The Nigeria Sovereign Investment Authority, which is the agency managing the Sovereign Wealth Fund, has ruled out the possibility of paying dividend to the three tiers of government from its 2017 profit despite the fact that the fund has been profitable in the last five years.

The Act setting up the agency stipulates that if it makes returns consistently for five years after commencing operations, then it has to pay dividend to the three tiers of government.

The agency commenced operations in 2013 with $1.55bn and there had been expectations that dividend would be paid at the end of the 2017 financial period.

But speaking during a press briefing on the financial performance of the agency, the Managing Director, NSIA, Mr. Uche Orji, said the issue of dividend payment was discussed by the board but was stepped down till next year.

He stated, “The law said that we should show profits in each of the three funds consistently for five years, after which we will start declaring dividend, and this is the fifth year of showing profitability.

“The dividend policy was considered by the board but we decided to step it down and consider it again next year.

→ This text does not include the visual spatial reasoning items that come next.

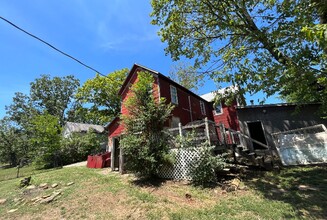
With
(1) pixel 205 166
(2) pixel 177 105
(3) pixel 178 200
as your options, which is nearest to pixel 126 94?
(2) pixel 177 105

But it is our keen desire to come up with a policy that will be approved by the Economic Council of the NSIA such that people will begin to actually see returns.

“So, for now, it was discussed and stepped down till next year when we have to look at it again.”

Presenting highlights of the performance of the fund, Orji described 2017 as a challenging year for the agency.

For instance, he said the total comprehensive income dwindled from N149.83bn in 2016 to N27.93bn in 2017.

The agency also recorded a decline of N107.8bn in profit from N130.37bn in 2016 to N22.55bn in 2017.

Giving reasons for the decline in profitability, Orji blamed the development on the currency management policy of the Federal Government.

He stated, “The decline of the net foreign exchange gains, which accounted for the reduced net operating income recorded in 2017, was as a result of the government’s currency management policies, which were aimed at stabilising and reflecting the naira’s real value in 2016.

“To this effect, the naira weakened in value from 196/$ to 305/$ in 2016.

“Considering that at the end of that year, about 80 cent of the authority’s assets under management were denominated in the United States dollar, the devaluation resulted in the recognition of significant exchange gains in the authority’s naira books at the close of the year.”

He also said that the delay in inaugurating the NSIA board led to a lag in re-investment of matured funds, which affected profitability.

However, he stated that despite the drop in profitability, the NSIA had decided to increase its level of funding of infrastructure development.

To achieve this objective, Orji said the asset allocation strategy of the NSIA had been restructured to reflect an increased focus on domestic infrastructure investment.

The SWF, set up in 2013 with about $1.55bn, has three pots from which investments can be anchored.

The pots are Future Generation Fund, Infrastructure Fund and Fiscal Stabilisation Fund.

The NSIA had allocated 20 per cent of the SWF to the Stabilisation Fund; 40 per cent to the Future Generation Fund and another 40 per cent to the Infrastructure Fund.

But Orji said henceforth, 50 per cent of future contributions would be dedicated to infrastructure as against the previous arrangement where 40 per cent of the fund was allocated for the same purpose.

He gave the areas of priority for the agency as agriculture, health care, motorways, real estate and power.

On the outlook for 2018, he said the NSIA would continue to maintain its diversified assets strategy to drive returns and mitigate market volatility.